Small discrepancies are expected from a single 24-point realisation.
Longer pre-periods (n = 48–60) yield more reliable estimates.

---

## Handling non-standard situations

### Date-indexed time column

`estimate_its_params()` accepts date columns and converts them to a
sequential integer index automatically:

```{r date-example, eval = FALSE}
# If your data has a 'date' column of class Date:
params <- estimate_its_params(
  my_data,
  outcome_col = "cfr",
  time_col    = "date"     # Date objects are handled automatically
)
```

### Missing values

Missing values in the outcome are removed with a warning before fitting:

```{r missing-values}
data_with_na <- example_cfr_data
data_with_na$outcome[c(5, 12)] <- NA

params_na <- suppressWarnings(
  estimate_its_params(data_with_na, verbose = FALSE)
)
cat("n_pre after removing NAs:", params_na$n_pre, "\n")
```

### Very short pre-periods

Fewer than 12 observations produces a warning.

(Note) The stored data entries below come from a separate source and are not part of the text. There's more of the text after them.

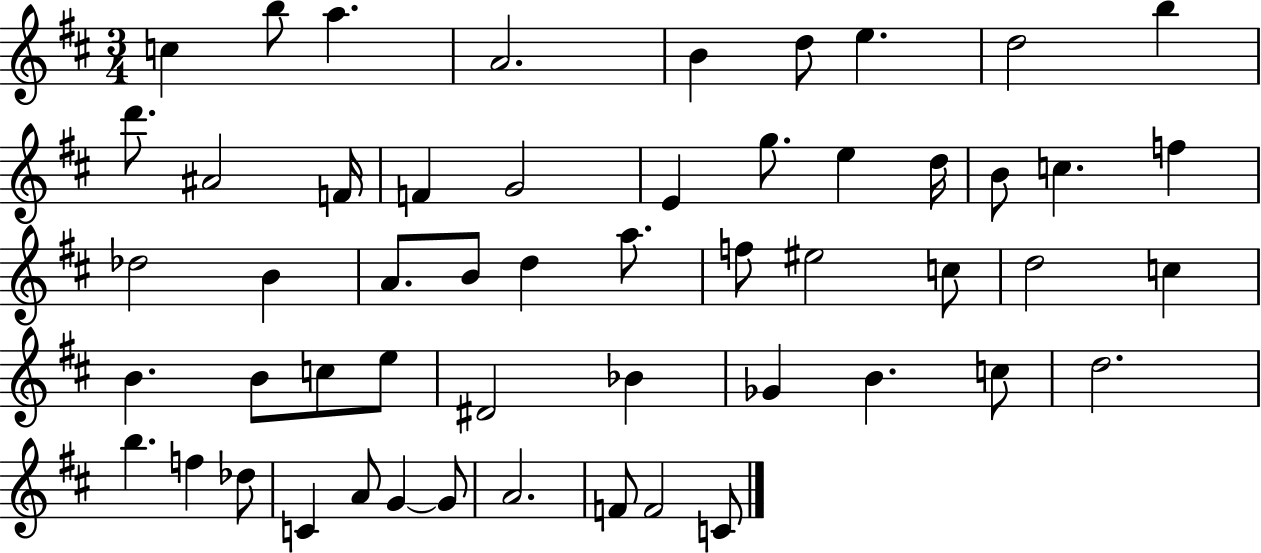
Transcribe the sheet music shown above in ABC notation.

X:1
T:Untitled
M:3/4
L:1/4
K:D
c b/2 a A2 B d/2 e d2 b d'/2 ^A2 F/4 F G2 E g/2 e d/4 B/2 c f _d2 B A/2 B/2 d a/2 f/2 ^e2 c/2 d2 c B B/2 c/2 e/2 ^D2 _B _G B c/2 d2 b f _d/2 C A/2 G G/2 A2 F/2 F2 C/2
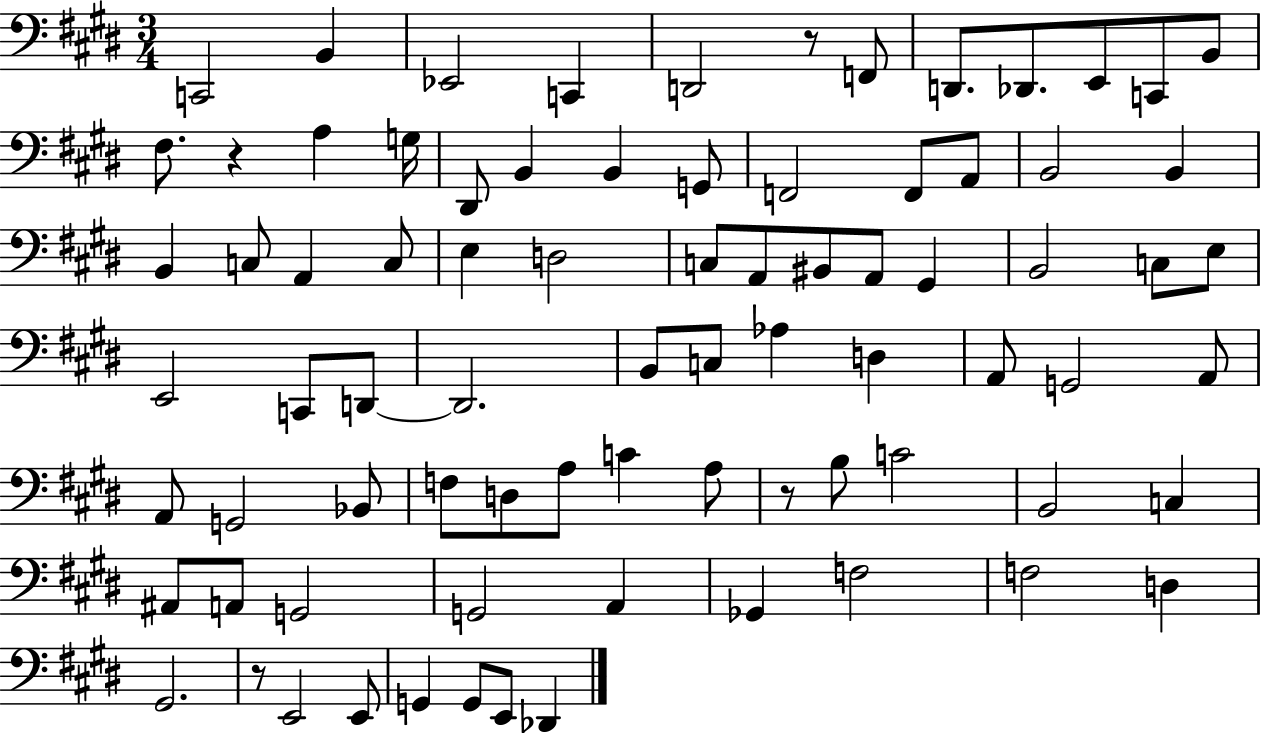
X:1
T:Untitled
M:3/4
L:1/4
K:E
C,,2 B,, _E,,2 C,, D,,2 z/2 F,,/2 D,,/2 _D,,/2 E,,/2 C,,/2 B,,/2 ^F,/2 z A, G,/4 ^D,,/2 B,, B,, G,,/2 F,,2 F,,/2 A,,/2 B,,2 B,, B,, C,/2 A,, C,/2 E, D,2 C,/2 A,,/2 ^B,,/2 A,,/2 ^G,, B,,2 C,/2 E,/2 E,,2 C,,/2 D,,/2 D,,2 B,,/2 C,/2 _A, D, A,,/2 G,,2 A,,/2 A,,/2 G,,2 _B,,/2 F,/2 D,/2 A,/2 C A,/2 z/2 B,/2 C2 B,,2 C, ^A,,/2 A,,/2 G,,2 G,,2 A,, _G,, F,2 F,2 D, ^G,,2 z/2 E,,2 E,,/2 G,, G,,/2 E,,/2 _D,,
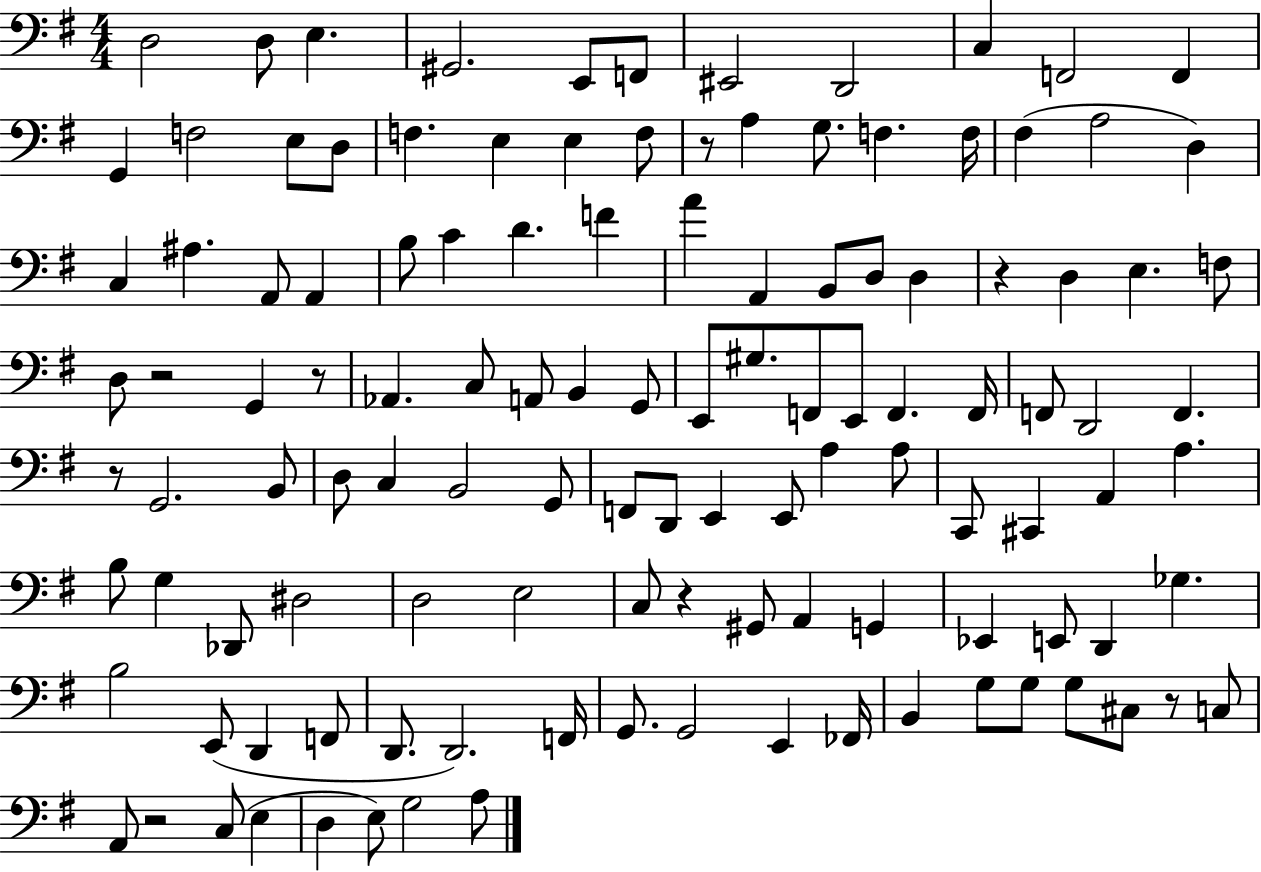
X:1
T:Untitled
M:4/4
L:1/4
K:G
D,2 D,/2 E, ^G,,2 E,,/2 F,,/2 ^E,,2 D,,2 C, F,,2 F,, G,, F,2 E,/2 D,/2 F, E, E, F,/2 z/2 A, G,/2 F, F,/4 ^F, A,2 D, C, ^A, A,,/2 A,, B,/2 C D F A A,, B,,/2 D,/2 D, z D, E, F,/2 D,/2 z2 G,, z/2 _A,, C,/2 A,,/2 B,, G,,/2 E,,/2 ^G,/2 F,,/2 E,,/2 F,, F,,/4 F,,/2 D,,2 F,, z/2 G,,2 B,,/2 D,/2 C, B,,2 G,,/2 F,,/2 D,,/2 E,, E,,/2 A, A,/2 C,,/2 ^C,, A,, A, B,/2 G, _D,,/2 ^D,2 D,2 E,2 C,/2 z ^G,,/2 A,, G,, _E,, E,,/2 D,, _G, B,2 E,,/2 D,, F,,/2 D,,/2 D,,2 F,,/4 G,,/2 G,,2 E,, _F,,/4 B,, G,/2 G,/2 G,/2 ^C,/2 z/2 C,/2 A,,/2 z2 C,/2 E, D, E,/2 G,2 A,/2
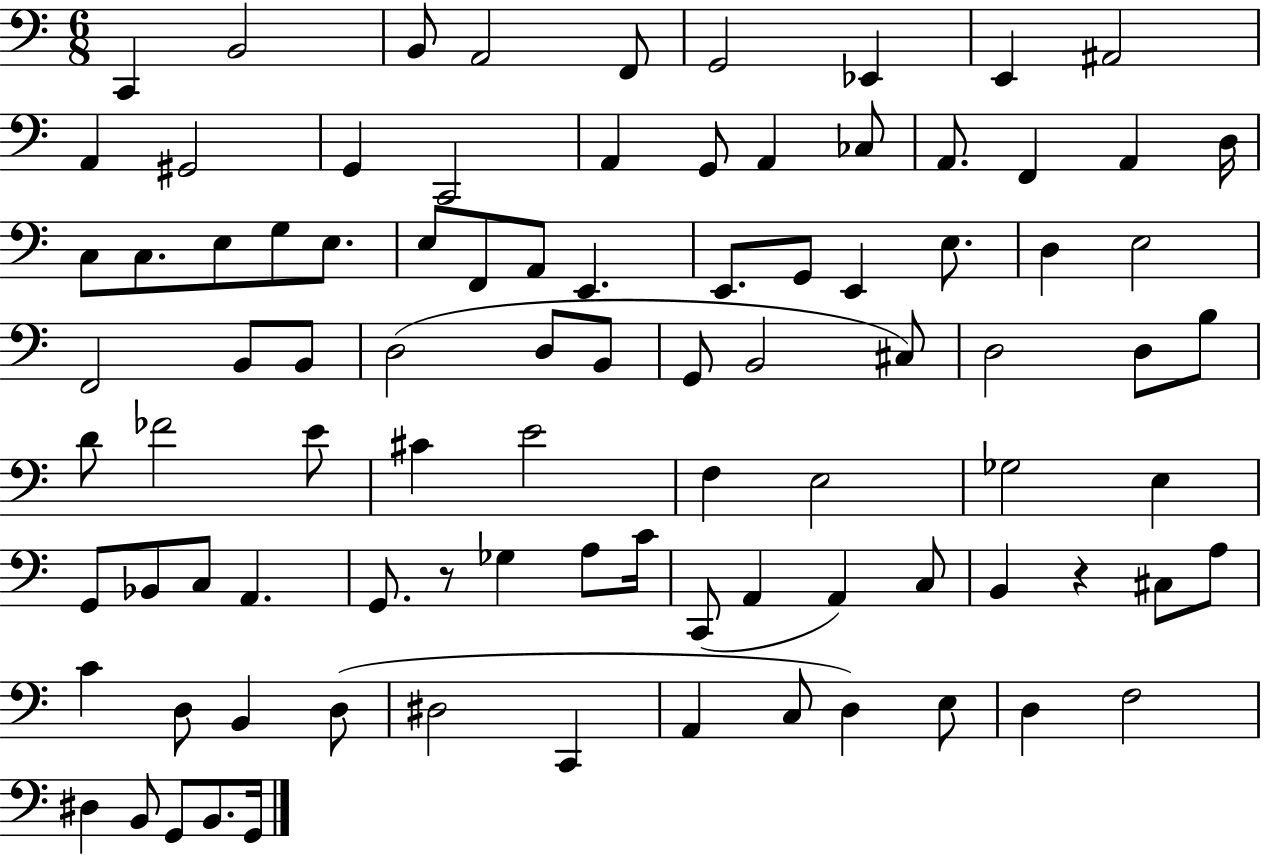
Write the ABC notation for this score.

X:1
T:Untitled
M:6/8
L:1/4
K:C
C,, B,,2 B,,/2 A,,2 F,,/2 G,,2 _E,, E,, ^A,,2 A,, ^G,,2 G,, C,,2 A,, G,,/2 A,, _C,/2 A,,/2 F,, A,, D,/4 C,/2 C,/2 E,/2 G,/2 E,/2 E,/2 F,,/2 A,,/2 E,, E,,/2 G,,/2 E,, E,/2 D, E,2 F,,2 B,,/2 B,,/2 D,2 D,/2 B,,/2 G,,/2 B,,2 ^C,/2 D,2 D,/2 B,/2 D/2 _F2 E/2 ^C E2 F, E,2 _G,2 E, G,,/2 _B,,/2 C,/2 A,, G,,/2 z/2 _G, A,/2 C/4 C,,/2 A,, A,, C,/2 B,, z ^C,/2 A,/2 C D,/2 B,, D,/2 ^D,2 C,, A,, C,/2 D, E,/2 D, F,2 ^D, B,,/2 G,,/2 B,,/2 G,,/4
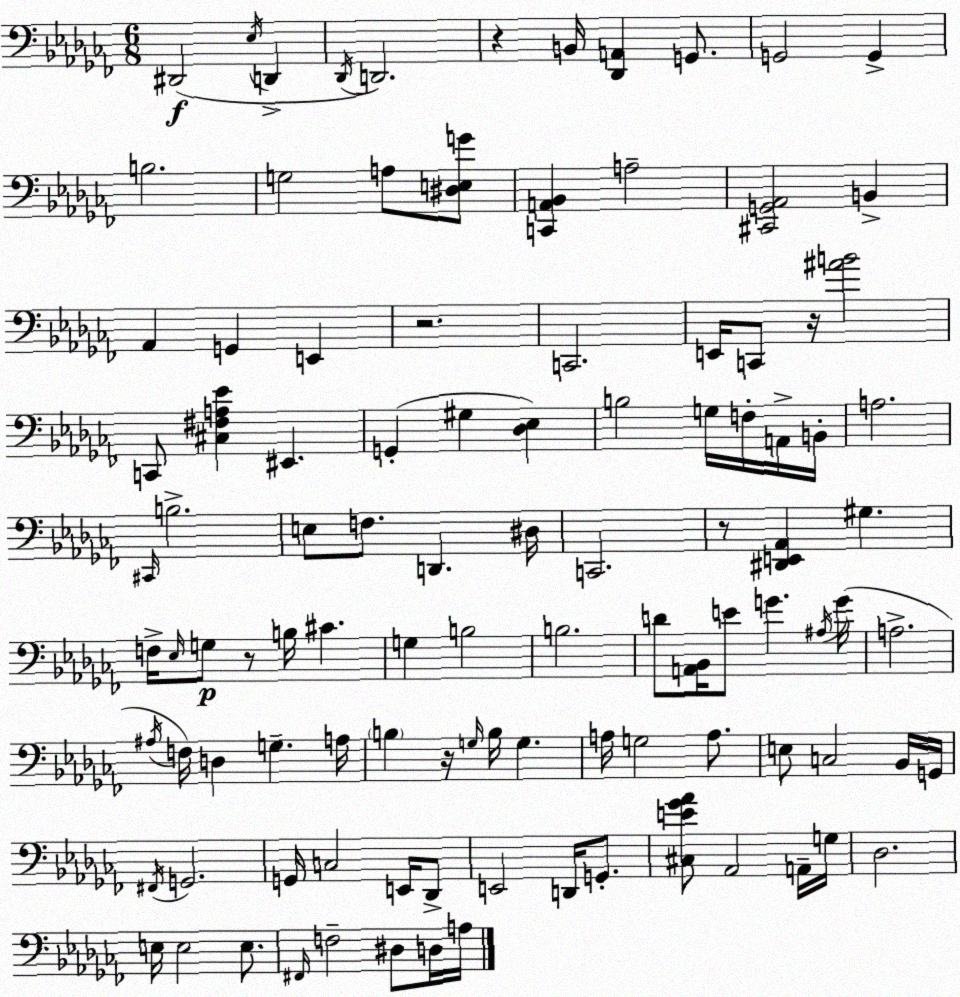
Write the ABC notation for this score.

X:1
T:Untitled
M:6/8
L:1/4
K:Abm
^D,,2 _E,/4 D,, _D,,/4 D,,2 z B,,/4 [_D,,A,,] G,,/2 G,,2 G,, B,2 G,2 A,/2 [^D,E,G]/2 [C,,A,,_B,,] A,2 [^C,,G,,_A,,]2 B,, _A,, G,, E,, z2 C,,2 E,,/4 C,,/2 z/4 [^AB]2 C,,/2 [^C,^F,A,_E] ^E,, G,, ^G, [_D,_E,] B,2 G,/4 F,/4 A,,/4 B,,/4 A,2 ^C,,/4 B,2 E,/2 F,/2 D,, ^D,/4 C,,2 z/2 [^D,,E,,_A,,] ^G, F,/4 _E,/4 G,/2 z/2 B,/4 ^C G, B,2 B,2 D/2 [A,,_B,,]/4 E/2 G ^A,/4 G/4 A,2 ^A,/4 F,/4 D, G, A,/4 B, z/4 G,/4 B,/4 G, A,/4 G,2 A,/2 E,/2 C,2 _B,,/4 G,,/4 ^F,,/4 G,,2 G,,/4 C,2 E,,/4 _D,,/2 E,,2 D,,/4 G,,/2 [^C,E_G_A]/2 _A,,2 A,,/4 G,/4 _D,2 E,/4 E,2 E,/2 ^F,,/4 F,2 ^D,/2 D,/4 A,/4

Estimates become
increasingly unreliable as the pre-period shrinks, and are essentially
meaningless below n = 8.

```{r short-preperiod, warning = TRUE}
params_short <- estimate_its_params(
  example_cfr_data$outcome[1:9],
  verbose = FALSE
)
```

If you genuinely have fewer than 12 pre-intervention observations,
consider whether the ITS design is appropriate, or whether a
controlled ITS (with a comparison series) would be more robust.

---

## Typical parameter ranges for monthly hospital data

As a reference when pre-intervention data are unavailable:

| Parameter | Typical range | Notes |
|-----------|--------------|-------|
| `sigma` | 10–20% of baseline | Higher for small hospitals or rare outcomes |
| `rho` (monthly) | 0.30–0.50 | Use 0.40 as a conservative default |
| `rho` (weekly) | 0.50–0.80 | Consider aggregating to monthly |
| `rho` (daily) | 0.70–0.90 | Strong case for monthly aggregation |

---

## References

- Lopez Bernal J, et al. (2017). *Int J Epidemiol* 46:348–355.
- Wagner AK, et al. (2002). *J Clin Pharm Ther* 27:299–309.
- Zhang F, et al. (2011). *J Clin Epidemiol* 64:1252–1261.